2005-03-02 01:14:55

by Larry McVoy

[permalink] [raw]
Subject: [BK] cvs export

A while back someone complained about the CVS exporter because it
sometimes groups a pile of BK changesets into one commit. That's true,
it does.

I've been running tests over the BK tree and I think we can do better.
Here's the scoop: when we do an export we are going from a very bushy
graph structure to a linear graph structure. The BK graph structure
represents what happened in all the BK repos that ever came together,
the CVS graph structure is more like what would happen if all the work had
been done in CVS. What that means in practice is that the linearization
sometimes results in a single CVS commit which has multiple changesets
in it. Pavel or someone complained that the problem with that is that
if you are looking for a bug and you are searching through commits, that
works fine *unless* your bug happens to be in one of the commits which
is really a pile of changesets. Is that accurate Pavel/Andrea/Roman/etc?

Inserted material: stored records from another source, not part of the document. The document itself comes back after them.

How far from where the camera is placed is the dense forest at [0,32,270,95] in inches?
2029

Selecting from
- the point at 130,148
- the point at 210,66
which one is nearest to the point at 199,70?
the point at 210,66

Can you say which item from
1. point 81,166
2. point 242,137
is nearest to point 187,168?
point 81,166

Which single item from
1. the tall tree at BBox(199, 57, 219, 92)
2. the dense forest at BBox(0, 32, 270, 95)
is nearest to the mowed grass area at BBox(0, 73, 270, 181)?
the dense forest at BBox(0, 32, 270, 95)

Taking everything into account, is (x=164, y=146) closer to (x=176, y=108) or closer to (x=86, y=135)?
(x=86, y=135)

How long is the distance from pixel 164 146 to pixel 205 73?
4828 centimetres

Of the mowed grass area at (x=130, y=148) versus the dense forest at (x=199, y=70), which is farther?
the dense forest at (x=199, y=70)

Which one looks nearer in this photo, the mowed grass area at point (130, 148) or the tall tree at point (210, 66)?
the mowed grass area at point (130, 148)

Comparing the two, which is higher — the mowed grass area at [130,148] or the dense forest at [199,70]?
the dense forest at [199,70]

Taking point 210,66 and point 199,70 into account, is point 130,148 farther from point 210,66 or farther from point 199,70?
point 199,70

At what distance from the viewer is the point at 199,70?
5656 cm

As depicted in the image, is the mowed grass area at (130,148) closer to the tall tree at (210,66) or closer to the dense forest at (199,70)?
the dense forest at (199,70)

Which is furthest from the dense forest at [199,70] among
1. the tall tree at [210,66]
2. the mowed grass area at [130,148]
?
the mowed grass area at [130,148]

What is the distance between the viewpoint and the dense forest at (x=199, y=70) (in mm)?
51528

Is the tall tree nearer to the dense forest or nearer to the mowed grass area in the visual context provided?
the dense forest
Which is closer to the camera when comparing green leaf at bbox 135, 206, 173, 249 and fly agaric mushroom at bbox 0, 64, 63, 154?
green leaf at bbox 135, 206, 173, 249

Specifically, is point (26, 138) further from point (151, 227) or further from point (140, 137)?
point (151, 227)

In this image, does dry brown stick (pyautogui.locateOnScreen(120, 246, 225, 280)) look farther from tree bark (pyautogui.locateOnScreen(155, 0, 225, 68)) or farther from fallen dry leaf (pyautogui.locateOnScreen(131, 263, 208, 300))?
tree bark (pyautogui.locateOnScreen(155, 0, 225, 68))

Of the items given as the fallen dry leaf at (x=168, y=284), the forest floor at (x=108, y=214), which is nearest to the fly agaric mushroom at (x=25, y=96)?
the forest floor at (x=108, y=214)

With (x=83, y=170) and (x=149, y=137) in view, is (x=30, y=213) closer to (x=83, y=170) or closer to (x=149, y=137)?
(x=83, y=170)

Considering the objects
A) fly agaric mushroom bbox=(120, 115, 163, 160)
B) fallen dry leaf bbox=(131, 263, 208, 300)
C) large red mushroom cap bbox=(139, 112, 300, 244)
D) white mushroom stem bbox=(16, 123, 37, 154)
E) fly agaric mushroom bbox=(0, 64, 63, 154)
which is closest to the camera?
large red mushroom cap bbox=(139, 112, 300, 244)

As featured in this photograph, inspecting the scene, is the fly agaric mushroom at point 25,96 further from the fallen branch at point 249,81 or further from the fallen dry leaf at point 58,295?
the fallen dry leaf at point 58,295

In the last flamefest about BK there was all this fuss that there wasn't
enough info in the CVS export and I think that the problem described
above is the basis for 99% (or maybe 100%) of the flameage. Is that
also accurate?

I tried to point out the following and think it was lost in the noise:
while the repository commits themselves construct a very bushy graph,
the files are not at all bushy, they are extremely linear. So what does
that actually mean? The history of the repository is very parallel,
that's what creates a bushy revision history graph, but in spite of that,
there is very little parallelism in the actual files. The result of
that is that when we do the CVS export, it is true that the number of
commits is about half the number of BK commits. But the number of file
deltas is only 4% less than the number of file deltas in BK.

Pavel/Andrea/Roman/etc still were unhappy and they are justified in being
unhappy because even though we have almost all of the file history what
we don't have is all of the patch boundaries. And when you are hunting
down a bug, if you look at Documentation/BUG-HUNTING (which I wrote back
in 1996 amusingly enough) the idea is to do binary search over a range
of changes in order to narrow down the cause.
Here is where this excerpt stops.